━━ Supplied text ━━
Thanks so much for doing the call so quickly today, and promising to get back on Monday.  This is a really urgent one so we're very grateful. As requested I've bashed out some notes so you've something solid to go through.

As explained the price cap has left a dilemma over how to estimate a consumer's costs over the next year, for those already on SVRs [Standard Variable Rate tariffs] (and in the rare event someone may switch to them). And this is a crucial figure in the comparison, as without this base price we can't calculate a saving.

By only factoring in the price of the existing cap we risk substantially underestimating the potential saving and incorrectly dissuading people from switching.

And equally in future if the cap is set to drop, we risk over-estimating the saving and thus in effect 'mis-selling' a switch.

This is further complicated by the fact that if different comparison sites adopt different approaches, the lack of consistency would be very off-putting to users who use more than one site to compare (as many do).

What is needed in our view is for Ofgem to either dictate how this sum should be done or at least give some best-practice guidance.

As I promised below are some suggestions that I have worked on with the team, which may be helpful to show you one way through this.

Though there is one urgent note before that…

Suppliers with tariffs that will be affected by the cap must be pushed to publish their prices at speed.

Currently even though the cap has been announced we only have E.on's prices. Therefore even though we know with most SVR tariffs the cost will drop substantially on 1 January, we can't factor it in – there is too much regional variation for us to make assumptions.

How to estimate future pricing.

We must accept that future prices will be estimates, but if we do it based on all the information available, then it will be as close as possible to the price consumers will pay.

Below is our idea of a best-practice solution.
━━━
- [Written problem]: Can you retype the price cap notes in full, word for word? Rely solely on the price cap notes.
━━ Data listing ━━
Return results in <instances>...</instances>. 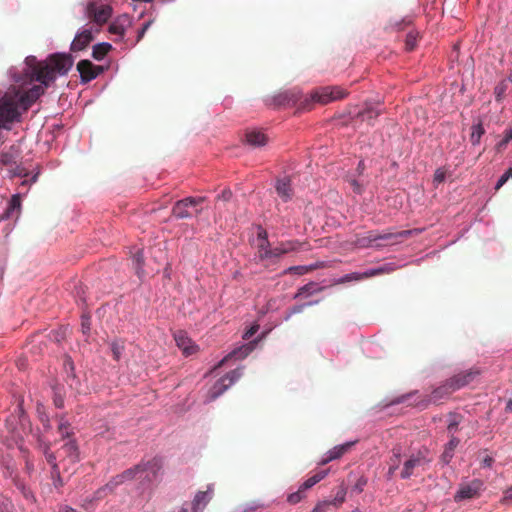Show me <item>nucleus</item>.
<instances>
[{
    "mask_svg": "<svg viewBox=\"0 0 512 512\" xmlns=\"http://www.w3.org/2000/svg\"><path fill=\"white\" fill-rule=\"evenodd\" d=\"M26 68L16 78L19 88H10L0 98V128L9 129L20 121L21 113L45 93L56 80L57 75H65L73 65V58L67 53H54L46 60L38 61L35 56L25 59Z\"/></svg>",
    "mask_w": 512,
    "mask_h": 512,
    "instance_id": "nucleus-1",
    "label": "nucleus"
},
{
    "mask_svg": "<svg viewBox=\"0 0 512 512\" xmlns=\"http://www.w3.org/2000/svg\"><path fill=\"white\" fill-rule=\"evenodd\" d=\"M163 463L158 457H154L147 462H141L133 468L125 470L123 473L114 477L104 488L97 492L98 495L110 490L122 483L132 480H138L141 484L152 483L157 480L160 471L162 470Z\"/></svg>",
    "mask_w": 512,
    "mask_h": 512,
    "instance_id": "nucleus-2",
    "label": "nucleus"
},
{
    "mask_svg": "<svg viewBox=\"0 0 512 512\" xmlns=\"http://www.w3.org/2000/svg\"><path fill=\"white\" fill-rule=\"evenodd\" d=\"M347 95V92L338 86H327L315 90L310 99L306 98L303 102H301V107L303 109H311V104L314 102H318L321 104H327L329 102L339 100L344 98Z\"/></svg>",
    "mask_w": 512,
    "mask_h": 512,
    "instance_id": "nucleus-3",
    "label": "nucleus"
},
{
    "mask_svg": "<svg viewBox=\"0 0 512 512\" xmlns=\"http://www.w3.org/2000/svg\"><path fill=\"white\" fill-rule=\"evenodd\" d=\"M206 200L207 197L205 196L186 197L184 199L178 200L172 208V215L177 219L190 218L192 213L189 211V208L193 207L195 208V215L198 216L202 212V209L198 208V206L204 203Z\"/></svg>",
    "mask_w": 512,
    "mask_h": 512,
    "instance_id": "nucleus-4",
    "label": "nucleus"
},
{
    "mask_svg": "<svg viewBox=\"0 0 512 512\" xmlns=\"http://www.w3.org/2000/svg\"><path fill=\"white\" fill-rule=\"evenodd\" d=\"M85 14L96 25L102 26L111 17L112 8L100 1H91L85 7Z\"/></svg>",
    "mask_w": 512,
    "mask_h": 512,
    "instance_id": "nucleus-5",
    "label": "nucleus"
},
{
    "mask_svg": "<svg viewBox=\"0 0 512 512\" xmlns=\"http://www.w3.org/2000/svg\"><path fill=\"white\" fill-rule=\"evenodd\" d=\"M242 376V370L240 368L234 369L228 372L226 375L221 377L211 387L208 393V399L210 401L215 400L222 395L231 385H233Z\"/></svg>",
    "mask_w": 512,
    "mask_h": 512,
    "instance_id": "nucleus-6",
    "label": "nucleus"
},
{
    "mask_svg": "<svg viewBox=\"0 0 512 512\" xmlns=\"http://www.w3.org/2000/svg\"><path fill=\"white\" fill-rule=\"evenodd\" d=\"M427 450H419L416 454H412L409 459L404 462L403 469L400 473L402 479H408L414 474V470L424 466L429 460L426 458Z\"/></svg>",
    "mask_w": 512,
    "mask_h": 512,
    "instance_id": "nucleus-7",
    "label": "nucleus"
},
{
    "mask_svg": "<svg viewBox=\"0 0 512 512\" xmlns=\"http://www.w3.org/2000/svg\"><path fill=\"white\" fill-rule=\"evenodd\" d=\"M391 271H393V268L390 265H385L382 267L367 270L363 273L354 272V273L346 274L345 276L338 279L336 283L343 284V283H347V282H351V281H359V280L367 279L370 277L382 275L385 273H390Z\"/></svg>",
    "mask_w": 512,
    "mask_h": 512,
    "instance_id": "nucleus-8",
    "label": "nucleus"
},
{
    "mask_svg": "<svg viewBox=\"0 0 512 512\" xmlns=\"http://www.w3.org/2000/svg\"><path fill=\"white\" fill-rule=\"evenodd\" d=\"M77 70L80 73L81 81L88 83L103 72V67L94 65L89 60H81L77 63Z\"/></svg>",
    "mask_w": 512,
    "mask_h": 512,
    "instance_id": "nucleus-9",
    "label": "nucleus"
},
{
    "mask_svg": "<svg viewBox=\"0 0 512 512\" xmlns=\"http://www.w3.org/2000/svg\"><path fill=\"white\" fill-rule=\"evenodd\" d=\"M480 374V371L477 369H470L466 372H461L457 375H454L450 379L446 380L448 385L451 387L453 391L459 390L460 388L471 383L476 376Z\"/></svg>",
    "mask_w": 512,
    "mask_h": 512,
    "instance_id": "nucleus-10",
    "label": "nucleus"
},
{
    "mask_svg": "<svg viewBox=\"0 0 512 512\" xmlns=\"http://www.w3.org/2000/svg\"><path fill=\"white\" fill-rule=\"evenodd\" d=\"M481 488L482 482L479 480H473L468 484L461 485L456 492L454 499L455 501H462L476 498L479 496Z\"/></svg>",
    "mask_w": 512,
    "mask_h": 512,
    "instance_id": "nucleus-11",
    "label": "nucleus"
},
{
    "mask_svg": "<svg viewBox=\"0 0 512 512\" xmlns=\"http://www.w3.org/2000/svg\"><path fill=\"white\" fill-rule=\"evenodd\" d=\"M453 392L454 391L451 389L448 383L445 382L443 385L434 389L428 399L423 400L418 405L422 408H426L431 402L438 404L442 400L447 399Z\"/></svg>",
    "mask_w": 512,
    "mask_h": 512,
    "instance_id": "nucleus-12",
    "label": "nucleus"
},
{
    "mask_svg": "<svg viewBox=\"0 0 512 512\" xmlns=\"http://www.w3.org/2000/svg\"><path fill=\"white\" fill-rule=\"evenodd\" d=\"M214 495L213 485H208L205 491H198L192 501L193 512L202 511L206 508Z\"/></svg>",
    "mask_w": 512,
    "mask_h": 512,
    "instance_id": "nucleus-13",
    "label": "nucleus"
},
{
    "mask_svg": "<svg viewBox=\"0 0 512 512\" xmlns=\"http://www.w3.org/2000/svg\"><path fill=\"white\" fill-rule=\"evenodd\" d=\"M176 345L182 350L183 354L190 356L197 350V346L193 344L185 331L179 330L174 334Z\"/></svg>",
    "mask_w": 512,
    "mask_h": 512,
    "instance_id": "nucleus-14",
    "label": "nucleus"
},
{
    "mask_svg": "<svg viewBox=\"0 0 512 512\" xmlns=\"http://www.w3.org/2000/svg\"><path fill=\"white\" fill-rule=\"evenodd\" d=\"M93 33L91 29H83L77 33L71 43L70 50L73 52L82 51L93 41Z\"/></svg>",
    "mask_w": 512,
    "mask_h": 512,
    "instance_id": "nucleus-15",
    "label": "nucleus"
},
{
    "mask_svg": "<svg viewBox=\"0 0 512 512\" xmlns=\"http://www.w3.org/2000/svg\"><path fill=\"white\" fill-rule=\"evenodd\" d=\"M355 442H347L342 445H338L333 447L331 450L328 451L326 456L322 458V460L319 462V465H326L330 461L339 459L344 454H346L354 445Z\"/></svg>",
    "mask_w": 512,
    "mask_h": 512,
    "instance_id": "nucleus-16",
    "label": "nucleus"
},
{
    "mask_svg": "<svg viewBox=\"0 0 512 512\" xmlns=\"http://www.w3.org/2000/svg\"><path fill=\"white\" fill-rule=\"evenodd\" d=\"M275 189L277 192V195L284 201L288 202L292 199L293 196V190L291 188L290 179L287 177H284L282 179H278L276 181Z\"/></svg>",
    "mask_w": 512,
    "mask_h": 512,
    "instance_id": "nucleus-17",
    "label": "nucleus"
},
{
    "mask_svg": "<svg viewBox=\"0 0 512 512\" xmlns=\"http://www.w3.org/2000/svg\"><path fill=\"white\" fill-rule=\"evenodd\" d=\"M267 136L260 130H247L245 133V141L252 147H261L267 143Z\"/></svg>",
    "mask_w": 512,
    "mask_h": 512,
    "instance_id": "nucleus-18",
    "label": "nucleus"
},
{
    "mask_svg": "<svg viewBox=\"0 0 512 512\" xmlns=\"http://www.w3.org/2000/svg\"><path fill=\"white\" fill-rule=\"evenodd\" d=\"M410 231H401L398 233L386 232V233H378V232H369L368 239L370 242H375L378 240L388 241V240H397L398 238L407 237L410 235Z\"/></svg>",
    "mask_w": 512,
    "mask_h": 512,
    "instance_id": "nucleus-19",
    "label": "nucleus"
},
{
    "mask_svg": "<svg viewBox=\"0 0 512 512\" xmlns=\"http://www.w3.org/2000/svg\"><path fill=\"white\" fill-rule=\"evenodd\" d=\"M284 254L285 253L282 249V246L279 244L278 246L271 248L270 251L265 250L263 252L262 256L265 258V261L263 263L266 267L277 264Z\"/></svg>",
    "mask_w": 512,
    "mask_h": 512,
    "instance_id": "nucleus-20",
    "label": "nucleus"
},
{
    "mask_svg": "<svg viewBox=\"0 0 512 512\" xmlns=\"http://www.w3.org/2000/svg\"><path fill=\"white\" fill-rule=\"evenodd\" d=\"M328 472V469L314 472V474L306 479L299 487L306 493L307 490L323 480L328 475Z\"/></svg>",
    "mask_w": 512,
    "mask_h": 512,
    "instance_id": "nucleus-21",
    "label": "nucleus"
},
{
    "mask_svg": "<svg viewBox=\"0 0 512 512\" xmlns=\"http://www.w3.org/2000/svg\"><path fill=\"white\" fill-rule=\"evenodd\" d=\"M256 342H251L249 344H245V345H242L240 346L239 348L237 349H234L231 353H229L224 359L222 362L224 361H228L229 359H232V358H235V359H244L245 357H247L251 352L252 350L254 349V344Z\"/></svg>",
    "mask_w": 512,
    "mask_h": 512,
    "instance_id": "nucleus-22",
    "label": "nucleus"
},
{
    "mask_svg": "<svg viewBox=\"0 0 512 512\" xmlns=\"http://www.w3.org/2000/svg\"><path fill=\"white\" fill-rule=\"evenodd\" d=\"M459 443L460 440L457 437L451 436L450 441L445 445L444 451L441 455V461L444 464H448L452 460L454 456V451L456 447L459 445Z\"/></svg>",
    "mask_w": 512,
    "mask_h": 512,
    "instance_id": "nucleus-23",
    "label": "nucleus"
},
{
    "mask_svg": "<svg viewBox=\"0 0 512 512\" xmlns=\"http://www.w3.org/2000/svg\"><path fill=\"white\" fill-rule=\"evenodd\" d=\"M346 488L341 485L337 488L334 498L327 500V509H338L341 504L345 501Z\"/></svg>",
    "mask_w": 512,
    "mask_h": 512,
    "instance_id": "nucleus-24",
    "label": "nucleus"
},
{
    "mask_svg": "<svg viewBox=\"0 0 512 512\" xmlns=\"http://www.w3.org/2000/svg\"><path fill=\"white\" fill-rule=\"evenodd\" d=\"M381 111L379 109H376L372 106H367L364 110L359 111L357 113V117L361 119V121H366L368 124L372 125L373 120H375L379 115Z\"/></svg>",
    "mask_w": 512,
    "mask_h": 512,
    "instance_id": "nucleus-25",
    "label": "nucleus"
},
{
    "mask_svg": "<svg viewBox=\"0 0 512 512\" xmlns=\"http://www.w3.org/2000/svg\"><path fill=\"white\" fill-rule=\"evenodd\" d=\"M128 22H129L128 17L124 15L122 17H119L113 23H111L109 25L108 30L111 34H115V35H119L120 37H123L125 34V26H126V23H128Z\"/></svg>",
    "mask_w": 512,
    "mask_h": 512,
    "instance_id": "nucleus-26",
    "label": "nucleus"
},
{
    "mask_svg": "<svg viewBox=\"0 0 512 512\" xmlns=\"http://www.w3.org/2000/svg\"><path fill=\"white\" fill-rule=\"evenodd\" d=\"M111 49L112 45L107 42L98 43L93 46L92 56L95 60L100 61L104 59Z\"/></svg>",
    "mask_w": 512,
    "mask_h": 512,
    "instance_id": "nucleus-27",
    "label": "nucleus"
},
{
    "mask_svg": "<svg viewBox=\"0 0 512 512\" xmlns=\"http://www.w3.org/2000/svg\"><path fill=\"white\" fill-rule=\"evenodd\" d=\"M300 100V95L294 90L285 91L277 97L279 104H296Z\"/></svg>",
    "mask_w": 512,
    "mask_h": 512,
    "instance_id": "nucleus-28",
    "label": "nucleus"
},
{
    "mask_svg": "<svg viewBox=\"0 0 512 512\" xmlns=\"http://www.w3.org/2000/svg\"><path fill=\"white\" fill-rule=\"evenodd\" d=\"M132 264L136 271V274L141 277L143 275V264H144V257L142 250L138 249L132 256Z\"/></svg>",
    "mask_w": 512,
    "mask_h": 512,
    "instance_id": "nucleus-29",
    "label": "nucleus"
},
{
    "mask_svg": "<svg viewBox=\"0 0 512 512\" xmlns=\"http://www.w3.org/2000/svg\"><path fill=\"white\" fill-rule=\"evenodd\" d=\"M419 39H420V33L416 30H411L406 35V39H405L406 51H413L416 48L417 42Z\"/></svg>",
    "mask_w": 512,
    "mask_h": 512,
    "instance_id": "nucleus-30",
    "label": "nucleus"
},
{
    "mask_svg": "<svg viewBox=\"0 0 512 512\" xmlns=\"http://www.w3.org/2000/svg\"><path fill=\"white\" fill-rule=\"evenodd\" d=\"M462 420V416L456 413H450L449 419H448V425H447V431L451 434V436H454V434L458 430V426Z\"/></svg>",
    "mask_w": 512,
    "mask_h": 512,
    "instance_id": "nucleus-31",
    "label": "nucleus"
},
{
    "mask_svg": "<svg viewBox=\"0 0 512 512\" xmlns=\"http://www.w3.org/2000/svg\"><path fill=\"white\" fill-rule=\"evenodd\" d=\"M485 129L481 123L475 124L472 126V132L470 136V141L473 145H477L480 143L481 137L484 135Z\"/></svg>",
    "mask_w": 512,
    "mask_h": 512,
    "instance_id": "nucleus-32",
    "label": "nucleus"
},
{
    "mask_svg": "<svg viewBox=\"0 0 512 512\" xmlns=\"http://www.w3.org/2000/svg\"><path fill=\"white\" fill-rule=\"evenodd\" d=\"M393 457L391 458V465L388 469V476L391 477L395 471L398 469L399 467V464H400V449L399 448H394L393 449Z\"/></svg>",
    "mask_w": 512,
    "mask_h": 512,
    "instance_id": "nucleus-33",
    "label": "nucleus"
},
{
    "mask_svg": "<svg viewBox=\"0 0 512 512\" xmlns=\"http://www.w3.org/2000/svg\"><path fill=\"white\" fill-rule=\"evenodd\" d=\"M322 290H323V287L316 288V284L311 282V283H308V284L302 286L301 288H299L295 297H299L302 295H311L314 292H318V291H322Z\"/></svg>",
    "mask_w": 512,
    "mask_h": 512,
    "instance_id": "nucleus-34",
    "label": "nucleus"
},
{
    "mask_svg": "<svg viewBox=\"0 0 512 512\" xmlns=\"http://www.w3.org/2000/svg\"><path fill=\"white\" fill-rule=\"evenodd\" d=\"M58 432L61 434L63 439L69 438L73 434L70 424L67 421H64L63 418H61L60 423L58 425Z\"/></svg>",
    "mask_w": 512,
    "mask_h": 512,
    "instance_id": "nucleus-35",
    "label": "nucleus"
},
{
    "mask_svg": "<svg viewBox=\"0 0 512 512\" xmlns=\"http://www.w3.org/2000/svg\"><path fill=\"white\" fill-rule=\"evenodd\" d=\"M512 139V126L505 130L504 132V138L496 145L497 152H501L503 149L506 148L507 144Z\"/></svg>",
    "mask_w": 512,
    "mask_h": 512,
    "instance_id": "nucleus-36",
    "label": "nucleus"
},
{
    "mask_svg": "<svg viewBox=\"0 0 512 512\" xmlns=\"http://www.w3.org/2000/svg\"><path fill=\"white\" fill-rule=\"evenodd\" d=\"M305 497V492L299 487L297 491L287 496V501L291 504L299 503Z\"/></svg>",
    "mask_w": 512,
    "mask_h": 512,
    "instance_id": "nucleus-37",
    "label": "nucleus"
},
{
    "mask_svg": "<svg viewBox=\"0 0 512 512\" xmlns=\"http://www.w3.org/2000/svg\"><path fill=\"white\" fill-rule=\"evenodd\" d=\"M280 245L282 246L284 253L287 254L291 251L298 250V248L300 247V242L290 240V241L280 242Z\"/></svg>",
    "mask_w": 512,
    "mask_h": 512,
    "instance_id": "nucleus-38",
    "label": "nucleus"
},
{
    "mask_svg": "<svg viewBox=\"0 0 512 512\" xmlns=\"http://www.w3.org/2000/svg\"><path fill=\"white\" fill-rule=\"evenodd\" d=\"M16 487L21 491L23 496L29 500H34V495L32 494L31 490L25 486V484L20 480H15Z\"/></svg>",
    "mask_w": 512,
    "mask_h": 512,
    "instance_id": "nucleus-39",
    "label": "nucleus"
},
{
    "mask_svg": "<svg viewBox=\"0 0 512 512\" xmlns=\"http://www.w3.org/2000/svg\"><path fill=\"white\" fill-rule=\"evenodd\" d=\"M21 206V199L19 195H13L9 201L6 213L10 215L14 210H19Z\"/></svg>",
    "mask_w": 512,
    "mask_h": 512,
    "instance_id": "nucleus-40",
    "label": "nucleus"
},
{
    "mask_svg": "<svg viewBox=\"0 0 512 512\" xmlns=\"http://www.w3.org/2000/svg\"><path fill=\"white\" fill-rule=\"evenodd\" d=\"M272 247L270 246V242L268 240H261L259 241L258 243V259L260 262H264L265 261V258L262 256L263 255V252L266 250V251H270Z\"/></svg>",
    "mask_w": 512,
    "mask_h": 512,
    "instance_id": "nucleus-41",
    "label": "nucleus"
},
{
    "mask_svg": "<svg viewBox=\"0 0 512 512\" xmlns=\"http://www.w3.org/2000/svg\"><path fill=\"white\" fill-rule=\"evenodd\" d=\"M312 269H313V267H308V266H292V267L287 268L284 271V274L295 273L298 275H304L307 272L311 271Z\"/></svg>",
    "mask_w": 512,
    "mask_h": 512,
    "instance_id": "nucleus-42",
    "label": "nucleus"
},
{
    "mask_svg": "<svg viewBox=\"0 0 512 512\" xmlns=\"http://www.w3.org/2000/svg\"><path fill=\"white\" fill-rule=\"evenodd\" d=\"M123 349H124V346L120 342H113L111 344V351H112L113 358L115 360L118 361L120 359Z\"/></svg>",
    "mask_w": 512,
    "mask_h": 512,
    "instance_id": "nucleus-43",
    "label": "nucleus"
},
{
    "mask_svg": "<svg viewBox=\"0 0 512 512\" xmlns=\"http://www.w3.org/2000/svg\"><path fill=\"white\" fill-rule=\"evenodd\" d=\"M512 177V166L499 178L495 189H500Z\"/></svg>",
    "mask_w": 512,
    "mask_h": 512,
    "instance_id": "nucleus-44",
    "label": "nucleus"
},
{
    "mask_svg": "<svg viewBox=\"0 0 512 512\" xmlns=\"http://www.w3.org/2000/svg\"><path fill=\"white\" fill-rule=\"evenodd\" d=\"M63 448L66 450V452L70 455V456H74L76 457L77 455V445H76V442L74 440H69L67 443H65V445L63 446Z\"/></svg>",
    "mask_w": 512,
    "mask_h": 512,
    "instance_id": "nucleus-45",
    "label": "nucleus"
},
{
    "mask_svg": "<svg viewBox=\"0 0 512 512\" xmlns=\"http://www.w3.org/2000/svg\"><path fill=\"white\" fill-rule=\"evenodd\" d=\"M446 170L444 168H438L434 173V183L440 184L445 181L446 178Z\"/></svg>",
    "mask_w": 512,
    "mask_h": 512,
    "instance_id": "nucleus-46",
    "label": "nucleus"
},
{
    "mask_svg": "<svg viewBox=\"0 0 512 512\" xmlns=\"http://www.w3.org/2000/svg\"><path fill=\"white\" fill-rule=\"evenodd\" d=\"M81 327L84 334H88L90 331L91 318L88 314L82 315Z\"/></svg>",
    "mask_w": 512,
    "mask_h": 512,
    "instance_id": "nucleus-47",
    "label": "nucleus"
},
{
    "mask_svg": "<svg viewBox=\"0 0 512 512\" xmlns=\"http://www.w3.org/2000/svg\"><path fill=\"white\" fill-rule=\"evenodd\" d=\"M259 329L258 324L252 325L243 335V339L249 340Z\"/></svg>",
    "mask_w": 512,
    "mask_h": 512,
    "instance_id": "nucleus-48",
    "label": "nucleus"
},
{
    "mask_svg": "<svg viewBox=\"0 0 512 512\" xmlns=\"http://www.w3.org/2000/svg\"><path fill=\"white\" fill-rule=\"evenodd\" d=\"M232 197V191L230 189H224L221 194L217 196V200L229 201Z\"/></svg>",
    "mask_w": 512,
    "mask_h": 512,
    "instance_id": "nucleus-49",
    "label": "nucleus"
},
{
    "mask_svg": "<svg viewBox=\"0 0 512 512\" xmlns=\"http://www.w3.org/2000/svg\"><path fill=\"white\" fill-rule=\"evenodd\" d=\"M151 23H152V21H147L146 23L143 24L142 28L138 32L137 40H136L137 42H139L143 38L144 34L150 27Z\"/></svg>",
    "mask_w": 512,
    "mask_h": 512,
    "instance_id": "nucleus-50",
    "label": "nucleus"
},
{
    "mask_svg": "<svg viewBox=\"0 0 512 512\" xmlns=\"http://www.w3.org/2000/svg\"><path fill=\"white\" fill-rule=\"evenodd\" d=\"M10 506V502L5 499L3 496H0V512L8 511Z\"/></svg>",
    "mask_w": 512,
    "mask_h": 512,
    "instance_id": "nucleus-51",
    "label": "nucleus"
},
{
    "mask_svg": "<svg viewBox=\"0 0 512 512\" xmlns=\"http://www.w3.org/2000/svg\"><path fill=\"white\" fill-rule=\"evenodd\" d=\"M349 183H350L351 187L353 188L354 192H356V193H361L362 192V186L358 183L357 180L350 179Z\"/></svg>",
    "mask_w": 512,
    "mask_h": 512,
    "instance_id": "nucleus-52",
    "label": "nucleus"
},
{
    "mask_svg": "<svg viewBox=\"0 0 512 512\" xmlns=\"http://www.w3.org/2000/svg\"><path fill=\"white\" fill-rule=\"evenodd\" d=\"M367 480L364 477H361L358 479L357 483L355 484L354 489L358 492H361L363 490V487L366 485Z\"/></svg>",
    "mask_w": 512,
    "mask_h": 512,
    "instance_id": "nucleus-53",
    "label": "nucleus"
},
{
    "mask_svg": "<svg viewBox=\"0 0 512 512\" xmlns=\"http://www.w3.org/2000/svg\"><path fill=\"white\" fill-rule=\"evenodd\" d=\"M54 404L56 407L58 408H62L64 406V399L62 398L61 395L59 394H55V397H54Z\"/></svg>",
    "mask_w": 512,
    "mask_h": 512,
    "instance_id": "nucleus-54",
    "label": "nucleus"
},
{
    "mask_svg": "<svg viewBox=\"0 0 512 512\" xmlns=\"http://www.w3.org/2000/svg\"><path fill=\"white\" fill-rule=\"evenodd\" d=\"M503 500L507 502H512V486L504 491Z\"/></svg>",
    "mask_w": 512,
    "mask_h": 512,
    "instance_id": "nucleus-55",
    "label": "nucleus"
},
{
    "mask_svg": "<svg viewBox=\"0 0 512 512\" xmlns=\"http://www.w3.org/2000/svg\"><path fill=\"white\" fill-rule=\"evenodd\" d=\"M504 92H505V89H504V87H503V86H497V87L495 88V95H496V99H497L498 101H499V100H501V98H502V96H503Z\"/></svg>",
    "mask_w": 512,
    "mask_h": 512,
    "instance_id": "nucleus-56",
    "label": "nucleus"
},
{
    "mask_svg": "<svg viewBox=\"0 0 512 512\" xmlns=\"http://www.w3.org/2000/svg\"><path fill=\"white\" fill-rule=\"evenodd\" d=\"M47 461L52 464L54 472H56L57 465L54 463L55 456L53 453H47L46 454Z\"/></svg>",
    "mask_w": 512,
    "mask_h": 512,
    "instance_id": "nucleus-57",
    "label": "nucleus"
},
{
    "mask_svg": "<svg viewBox=\"0 0 512 512\" xmlns=\"http://www.w3.org/2000/svg\"><path fill=\"white\" fill-rule=\"evenodd\" d=\"M264 239L268 240L267 239V232H266V230L260 228L259 232H258V241H261V240H264Z\"/></svg>",
    "mask_w": 512,
    "mask_h": 512,
    "instance_id": "nucleus-58",
    "label": "nucleus"
},
{
    "mask_svg": "<svg viewBox=\"0 0 512 512\" xmlns=\"http://www.w3.org/2000/svg\"><path fill=\"white\" fill-rule=\"evenodd\" d=\"M494 462L493 458L490 457V456H486L484 459H483V464L485 466H488L490 467L492 465V463Z\"/></svg>",
    "mask_w": 512,
    "mask_h": 512,
    "instance_id": "nucleus-59",
    "label": "nucleus"
},
{
    "mask_svg": "<svg viewBox=\"0 0 512 512\" xmlns=\"http://www.w3.org/2000/svg\"><path fill=\"white\" fill-rule=\"evenodd\" d=\"M364 169H365V164H364V161H362V160H361V161H359V163H358V166H357V172H358L359 174H362V173H363V171H364Z\"/></svg>",
    "mask_w": 512,
    "mask_h": 512,
    "instance_id": "nucleus-60",
    "label": "nucleus"
},
{
    "mask_svg": "<svg viewBox=\"0 0 512 512\" xmlns=\"http://www.w3.org/2000/svg\"><path fill=\"white\" fill-rule=\"evenodd\" d=\"M65 365H68L70 367L71 370L74 369L73 367V362L70 358H67L66 361H65Z\"/></svg>",
    "mask_w": 512,
    "mask_h": 512,
    "instance_id": "nucleus-61",
    "label": "nucleus"
},
{
    "mask_svg": "<svg viewBox=\"0 0 512 512\" xmlns=\"http://www.w3.org/2000/svg\"><path fill=\"white\" fill-rule=\"evenodd\" d=\"M303 308H304V305L296 306L293 308L292 312L293 313L301 312Z\"/></svg>",
    "mask_w": 512,
    "mask_h": 512,
    "instance_id": "nucleus-62",
    "label": "nucleus"
},
{
    "mask_svg": "<svg viewBox=\"0 0 512 512\" xmlns=\"http://www.w3.org/2000/svg\"><path fill=\"white\" fill-rule=\"evenodd\" d=\"M506 410L512 412V399L508 401L506 405Z\"/></svg>",
    "mask_w": 512,
    "mask_h": 512,
    "instance_id": "nucleus-63",
    "label": "nucleus"
},
{
    "mask_svg": "<svg viewBox=\"0 0 512 512\" xmlns=\"http://www.w3.org/2000/svg\"><path fill=\"white\" fill-rule=\"evenodd\" d=\"M412 394H409L407 396H402L401 399L398 400V402H404L407 397H410Z\"/></svg>",
    "mask_w": 512,
    "mask_h": 512,
    "instance_id": "nucleus-64",
    "label": "nucleus"
}]
</instances>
━━━
- [Correct response]:
Thanks so much for doing the call so quickly today, and promising to get back on Monday.  This is a really urgent one so we're very grateful. As requested I've bashed out some notes so you've something solid to go through.

As explained the price cap has left a dilemma over how to estimate a consumer's costs over the next year, for those already on SVRs [Standard Variable Rate tariffs] (and in the rare event someone may switch to them). And this is a crucial figure in the comparison, as without this base price we can't calculate a saving.

By only factoring in the price of the existing cap we risk substantially underestimating the potential saving and incorrectly dissuading people from switching.

And equally in future if the cap is set to drop, we risk over-estimating the saving and thus in effect 'mis-selling' a switch.

This is further complicated by the fact that if different comparison sites adopt different approaches, the lack of consistency would be very off-putting to users who use more than one site to compare (as many do).

What is needed in our view is for Ofgem to either dictate how this sum should be done or at least give some best-practice guidance.

As I promised below are some suggestions that I have worked on with the team, which may be helpful to show you one way through this.

Though there is one urgent note before that…

Suppliers with tariffs that will be affected by the cap must be pushed to publish their prices at speed.

Currently even though the cap has been announced we only have E.on's prices. Therefore even though we know with most SVR tariffs the cost will drop substantially on 1 January, we can't factor it in – there is too much regional variation for us to make assumptions.

How to estimate future pricing.

We must accept that future prices will be estimates, but if we do it based on all the information available, then it will be as close as possible to the price consumers will pay.

Below is our idea of a best-practice solution.